前言:哈夫曼树(最优二叉树)的笔记
到这里树的基本相关的数据结构都撸了一遍,接下来一个星期继续来撸图的结构,之前没有时间,现在有时间都来写一遍,为什么要写呢,我自己感觉其实还是跟逆向相关,因为有些东西数据结构会占比多,所以对经典的数据结构的了解,同样对逆向的水平会有长进!
哈夫曼树的构建比较简单,不过我查了相关的资料都是涉及到什么二叉堆的,我没有学过,按照自己的理解来创建了一棵哈夫曼树,同样能实现构建哈夫曼树和权值的计算
思路:
1、在两个节点每次创建父节点的时候,都事先先进行排序一次,然后再进行闯将
2、创建完的父节点重新插入到节点数组中,然后一次进行这两步即可
对于权值的计算,其实主要需要知道路径的条数(其实也就是树的高度),并且权值的计算都是针对于叶子节点的,所以我的想法就是递归把计算计算出来即可,然后通过标志来区分是否是叶子节点即可进行相关树的权值
代码实现如下
#include<stdio.h>
#include<stdlib.h>
#include<string.h>
#define OK 1
#define ERROR 0
/*
@author zpchcbd
@time 2022.4.07
实现哈夫曼树
*/
typedef int ElemType;
typedef int Status;
typedef struct _TreeNode{
struct _TreeNode* pLeftTreeNode;
struct _TreeNode* pRightTreeNode;
ElemType weightValue;
ElemType flag;
struct _TreeNode* parent;
}TreeNode, *PTreeNode;
// 排序
void sortNodeArray(TreeNode* iArray[], int m)
{
int i = 0, j = 0;
TreeNode* tmp = 0;
for (i = 0;i<m-1;i++)
{
for (j = 0; j<m-i-1; j++)
{
if (iArray[j]->weightValue < iArray[j+1]->weightValue)
{
tmp = iArray[j];
iArray[j] = iArray[j + 1];
iArray[j + 1] = tmp;
}
}
}
for (i = 0; i< m; i++)
printf("%d ", iArray[i]->weightValue);
printf("\n");
}
// 计算树中的带权路径长度
ElemType getAllWeight(TreeNode* pTreeNode, ElemType iHeight)
{
int iLength = 0;
if (pTreeNode!=NULL)
{
printf("%d ", pTreeNode->weightValue);
iLength += getLength(pTreeNode->pLeftTreeNode, iHeight + 1);
iLength += getLength(pTreeNode->pRightTreeNode, iHeight + 1);
if (pTreeNode->flag == 1 || pTreeNode->flag == 0)
{
iLength += pTreeNode->weightValue*iHeight;
}
}
return iLength;
}
TreeNode* createHuffmanTreeNode(TreeNode* pT1, TreeNode* pT2)
☆ ☆ ☆ ☆
# 练习要求:
[1] 请把节选中以“对于权值的计算”开头的那一段改写得更简短，并保留其主要内容。
[2] 请列出节选中结构体 _TreeNode 的全部成员名称。
这些记录与本练习无关，无需查看。

# 所附记录:
☆ ☆ ☆ ☆
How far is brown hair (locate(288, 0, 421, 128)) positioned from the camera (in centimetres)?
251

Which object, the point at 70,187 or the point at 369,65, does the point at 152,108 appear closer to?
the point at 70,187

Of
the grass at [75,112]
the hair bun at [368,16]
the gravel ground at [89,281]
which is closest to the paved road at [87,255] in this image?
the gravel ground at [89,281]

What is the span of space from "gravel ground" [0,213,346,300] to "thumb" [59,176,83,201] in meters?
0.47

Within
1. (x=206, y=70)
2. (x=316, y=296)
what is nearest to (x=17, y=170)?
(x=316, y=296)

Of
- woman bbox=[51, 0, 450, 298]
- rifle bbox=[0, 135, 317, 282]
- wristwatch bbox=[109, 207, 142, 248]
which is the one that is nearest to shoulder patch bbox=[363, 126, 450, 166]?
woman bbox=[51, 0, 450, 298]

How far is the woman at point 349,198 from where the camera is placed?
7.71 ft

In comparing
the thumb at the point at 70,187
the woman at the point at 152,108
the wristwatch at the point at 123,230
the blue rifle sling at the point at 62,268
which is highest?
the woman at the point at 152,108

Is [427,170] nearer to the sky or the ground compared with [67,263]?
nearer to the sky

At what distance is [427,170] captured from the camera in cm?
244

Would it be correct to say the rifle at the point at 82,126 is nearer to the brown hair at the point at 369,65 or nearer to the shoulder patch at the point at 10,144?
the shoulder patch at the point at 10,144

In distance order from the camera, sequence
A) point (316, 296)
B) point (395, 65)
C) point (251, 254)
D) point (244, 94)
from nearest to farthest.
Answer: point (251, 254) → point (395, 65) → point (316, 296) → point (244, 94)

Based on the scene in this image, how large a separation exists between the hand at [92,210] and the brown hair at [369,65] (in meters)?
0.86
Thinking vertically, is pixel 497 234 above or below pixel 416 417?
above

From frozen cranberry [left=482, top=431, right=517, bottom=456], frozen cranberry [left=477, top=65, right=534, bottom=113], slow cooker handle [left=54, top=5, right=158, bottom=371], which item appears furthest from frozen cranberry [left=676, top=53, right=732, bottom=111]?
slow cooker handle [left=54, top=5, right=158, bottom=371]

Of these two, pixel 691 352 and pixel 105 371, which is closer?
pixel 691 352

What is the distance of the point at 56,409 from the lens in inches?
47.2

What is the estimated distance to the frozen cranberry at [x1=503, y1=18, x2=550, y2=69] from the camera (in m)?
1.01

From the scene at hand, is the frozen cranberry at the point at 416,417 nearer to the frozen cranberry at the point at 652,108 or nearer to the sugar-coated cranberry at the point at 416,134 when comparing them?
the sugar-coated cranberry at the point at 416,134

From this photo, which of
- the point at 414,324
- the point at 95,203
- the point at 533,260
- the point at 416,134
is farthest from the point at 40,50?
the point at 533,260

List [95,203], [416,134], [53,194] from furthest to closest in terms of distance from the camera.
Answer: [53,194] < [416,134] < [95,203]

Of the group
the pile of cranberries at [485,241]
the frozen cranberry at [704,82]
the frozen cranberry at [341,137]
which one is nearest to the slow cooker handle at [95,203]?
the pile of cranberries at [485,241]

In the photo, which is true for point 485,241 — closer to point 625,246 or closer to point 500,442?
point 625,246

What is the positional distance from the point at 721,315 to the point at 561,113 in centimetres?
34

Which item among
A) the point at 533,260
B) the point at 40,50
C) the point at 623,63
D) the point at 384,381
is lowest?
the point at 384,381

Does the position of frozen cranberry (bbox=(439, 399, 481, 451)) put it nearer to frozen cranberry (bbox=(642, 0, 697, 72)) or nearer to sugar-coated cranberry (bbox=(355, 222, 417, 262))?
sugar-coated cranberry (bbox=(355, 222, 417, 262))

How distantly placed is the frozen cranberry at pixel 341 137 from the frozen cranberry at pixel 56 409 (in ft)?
☆ ☆ ☆ ☆
# 参考答案:
[1] 计算权值主要需知道路径条数，也就是树的高度，而且只针对叶子节点。做法是用递归算出结果，再借助标志判断是否为叶子节点，从而求出树的权值。

[2] pLeftTreeNode、pRightTreeNode、weightValue、flag、parent